In satijalab/seurat-wrappers: Community-Provided Methods and Extensions for the Seurat Object
This vigettte demonstrates the use of the miQC package in Seurat. Vignette is
based off of the miQC vignette.
If you use miQC in your work, please cite:
miQC: An adaptive probabilistic framework for quality control of single-cell RNA-sequencing data
Ariel A. Hippen, Matias M. Falco, Lukas M. Weber, Erdogan Pekcan Erkan, Kaiyang Zhang, Jennifer Anne Doherty, Anna Vähärautio, Casey S. Greene, Stephanie C. Hicks
bioRxiv, 2021
doi: 10.1101/2021.03.03.433798
GitHub: https://github.com/greenelab/miQC
knitr::opts_chunk$set(
tidy = TRUE,
tidy.opts = list(width.cutoff = 95),
message = FALSE,
warning = FALSE
)
remotes::install_github("greenelab/miQC")
Prerequisites to install:
- Seurat
- SeuratData
- flexmix which is wrapped by the miQC package.

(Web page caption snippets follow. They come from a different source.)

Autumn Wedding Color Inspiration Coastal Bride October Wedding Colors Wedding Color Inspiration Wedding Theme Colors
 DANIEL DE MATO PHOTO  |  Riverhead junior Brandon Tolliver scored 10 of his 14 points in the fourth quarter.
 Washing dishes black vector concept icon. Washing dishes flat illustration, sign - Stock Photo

- At this point, the miQC algorithm has been adapted for use in Seurat through installation of flexmix only.
library(Seurat)
library(SeuratData)
library(SeuratWrappers)
library(flexmix)
Introduction
This vignette provides a basic example of how to run miQC, which allows users to
perform cell-wise filtering of single-cell RNA-seq data for quality control.
Single-cell RNA-seq data is very sensitive to tissue quality and choice of
experimental workflow; it’s critical to ensure compromised cells and failed cell
libraries are removed. A high proportion of reads mapping to mitochondrial DNA
is one sign of a damaged cell, so most analyses will remove cells with mtRNA
over a certain threshold, but those thresholds can be arbitrary and/or
detrimentally stringent, especially for archived tumor tissues.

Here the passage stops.